Subject: Re: WaveLAN advice
To: Chris Jones <cjones@rupert.honors.montana.edu>
From: Thilo Manske <Thilo.Manske@HEH.Uni-Oldenburg.DE>
List: netbsd-users
Date: 06/09/1999 01:46:27
On Tue, Jun 08, 1999 at 04:32:24PM -0600, Chris Jones wrote:
> Has anybody out there in NetBSD-land had any experience with WaveLAN
> products?  Especially for inter-building networks?  The ISP I work for
> is considering offering WaveLAN to its customers.
Well, not WaveLAN, but we use Aironet (relabled here in Germany as
"Arlan" in the past and "Artem" now.) radio bridges.
(www.aironet.com, www.arlan.de)

> This brings up an interesting line of thought.  If WaveLAN is *really*
> just a replacement for ethernet, then how do you prevent random people
> from grabbing an IP number and using your link?  And how do you go
> about limiting the bandwidth a user can use?

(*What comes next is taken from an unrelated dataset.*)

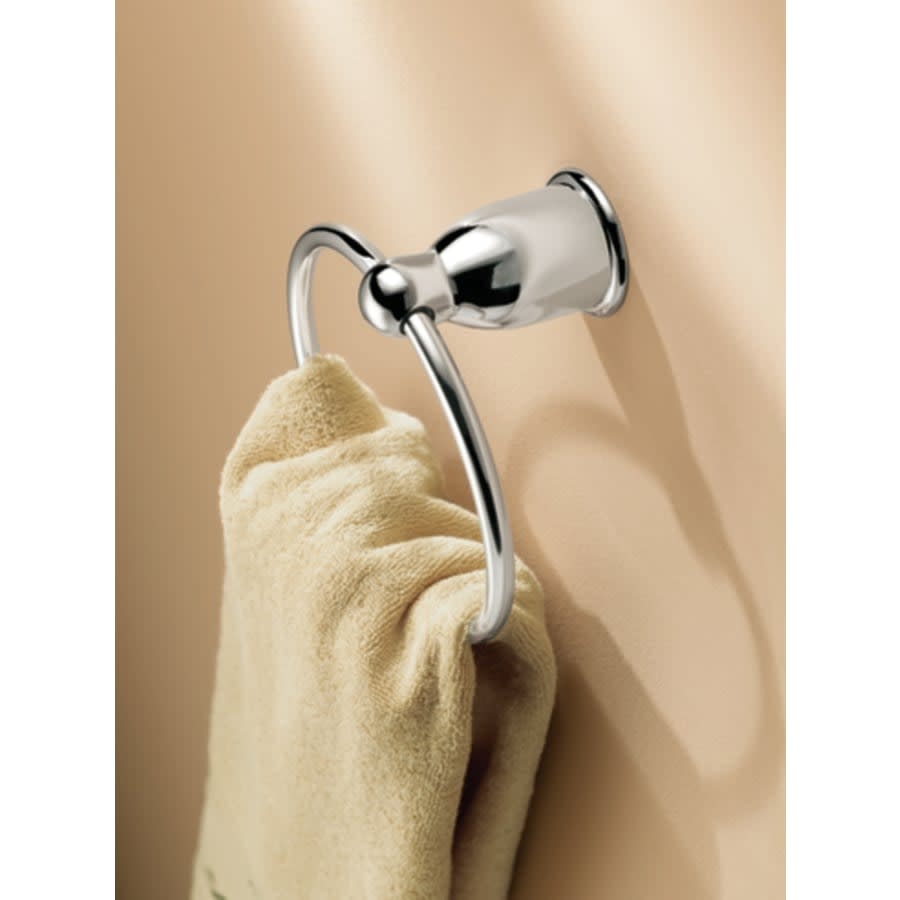 Towel Ring from the Mason Collection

> For the first question, I suppose I can have my gateway machine
> maintain a list of static ARP entries, and refuse to talk with
> somebody using a mismatched IP/MAC address pair.  Then I can put in
This works with 1.4, but with 1.3.* it did not. (I have tried that,
there's even a NetBSD SA about it.) 

> bogus entries for any unassigned IP's.  I wonder how easy it is to
> spoof a MAC address over WaveLAN?
If the MAC# is in a (e(e))prom very clever users might be able to.

I suppose Aironet products work very similar, so this might be
interessting for you:

The Aironet bridges have an configurable 16 bit "SID" (System
IDentifier I think). Two station can only communicate with each other
if the SID matches. And before a communication link is established,
a station must register itself.  This can happen automatically (good
for "roaming" users) or done manually (for static links.) And furthermore
you can enable an additional encryption.

Why not ask WaveLAN to send you information? Usually you get tons of
paper if you just say "hello" to companies like that :-)

> The second question could be more difficult, though.  Anybody have any
> ideas?  How *do* you limit bandwidth usage through a gateway machine?
> Ultimately, it would be neat if I could have the gateway allow
> unlimited access to our internal network, but bandwidth-limited access
> to our outbound connection.  Any ideas?
For http only you can (miss-)use squd with delay pools as a transparent
proxy for that purpose. This would provide caching as well to furhter
reduce bandwith. If you block users to force them using your proxy
this works for ftp or gopher (vie http) as well. 

See http://squid.nlanr.net/. It's in the package collection as
well, though I suggest building it manually (run ./configure --help
to know why.)
-- 
Dies ist Thilos Unix Signature! Viel Spass damit.